What are the requirements for issuing a rent increase notice in Florida?
Florida law requires landlords to give at least 15 days written notice before raising rent on month-to-month leases. The notice must be in writing and clearly state the new rent amount and when it takes effect.
For fixed-term leases like 12-month agreements, landlords cannot increase rent during the lease period unless your lease specifically allows mid-term increases. Rent increases typically only apply when the lease renews.
Are there any restrictions on the percentage a landlord can raise rent in Florida?
Florida has no state limits on how much landlords can raise rent. Your landlord can increase rent by any amount they choose, whether that’s $50 or $500 per month.
The only restriction comes from your lease agreement itself. Some leases may include clauses that limit rent increases, so always check your rental agreement for any built-in protections.

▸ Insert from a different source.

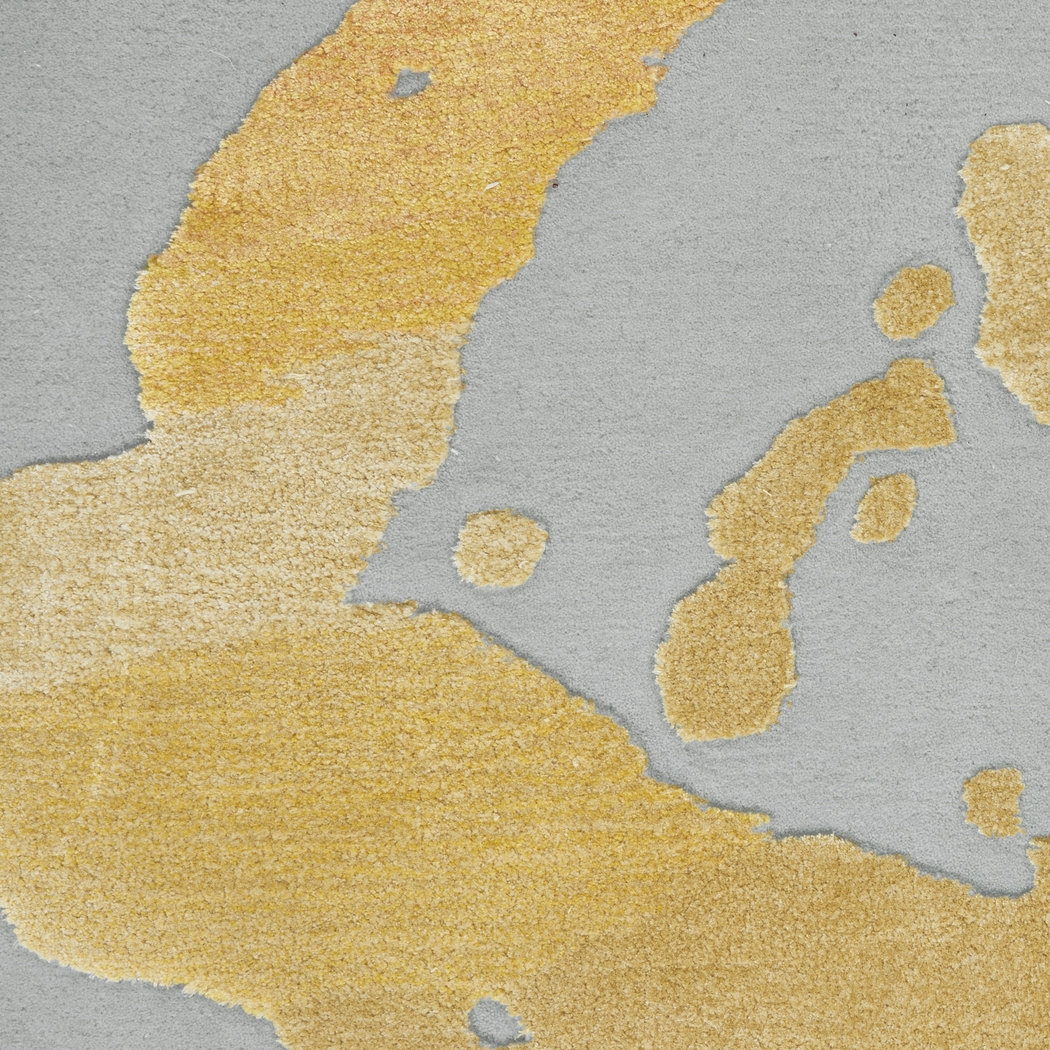 Vawix Gray/Gold 7'9 x 9'9 Rug - Thumbnail - Image 8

Is Florida among the states that have implemented rent control laws?
No, Florida does not have rent control laws. State law actually prohibits cities and counties from creating their own rent control ordinances in most situations.
Florida Statutes Section 125.0103 only allows local rent control during severe housing emergencies. Even then, any rent control must be approved by public vote and can only last one year at a time.
As of 2025, no Florida city or county has active rent control measures in place.
What are the new rental law changes in Florida for the year 2025?
Florida has not implemented any major new rental law changes for 2025. The basic landlord-tenant laws remain the same as previous years.
Landlords still must provide 15 days notice for rent increases on month-to-month leases. The state continues to prohibit rent control measures except in rare emergency situations.
How frequently is a landlord legally permitted to raise rent in Florida?
Florida law does not limit how often landlords can raise rent on month-to-month leases. Your landlord could theoretically raise rent every month as long as they provide proper 15-day notice each time.
For longer lease terms, rent increases are typically limited to lease renewal periods. Most landlords wait until the lease expires to implement rent changes.
Has the standard for rent increase notices in Florida changed recently, such as providing a 60-day notice?
No, Florida still requires only 15 days written notice for rent increases on month-to-month leases. There has been no recent change to extend this to 60 days.
Some other states require 30 or 60 days notice, but Florida maintains the shorter 15-day requirement. This applies specifically to month-to-month rental agreements.